DATA LISTING >>
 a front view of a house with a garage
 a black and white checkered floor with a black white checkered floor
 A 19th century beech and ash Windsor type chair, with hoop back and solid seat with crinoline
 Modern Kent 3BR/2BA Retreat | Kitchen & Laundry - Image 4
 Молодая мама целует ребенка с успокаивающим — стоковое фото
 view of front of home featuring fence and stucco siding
* * *
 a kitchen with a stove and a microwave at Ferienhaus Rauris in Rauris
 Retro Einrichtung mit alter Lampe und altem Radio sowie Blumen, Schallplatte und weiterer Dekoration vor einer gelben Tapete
* * *
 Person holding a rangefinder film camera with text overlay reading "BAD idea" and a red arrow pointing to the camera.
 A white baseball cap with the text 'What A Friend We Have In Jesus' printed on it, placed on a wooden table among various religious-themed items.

WHAT YOU SHOULD DO >>
Copy out the items word for word, starting at the one containing "a front view of a house with a garage" and ending at the one containing "view of front", including both.

EXPECTED ANSWER >>
 a front view of a house with a garage
 a black and white checkered floor with a black white checkered floor
 A 19th century beech and ash Windsor type chair, with hoop back and solid seat with crinoline
 Modern Kent 3BR/2BA Retreat | Kitchen & Laundry - Image 4
 Молодая мама целует ребенка с успокаивающим — стоковое фото
 view of front of home featuring fence and stucco siding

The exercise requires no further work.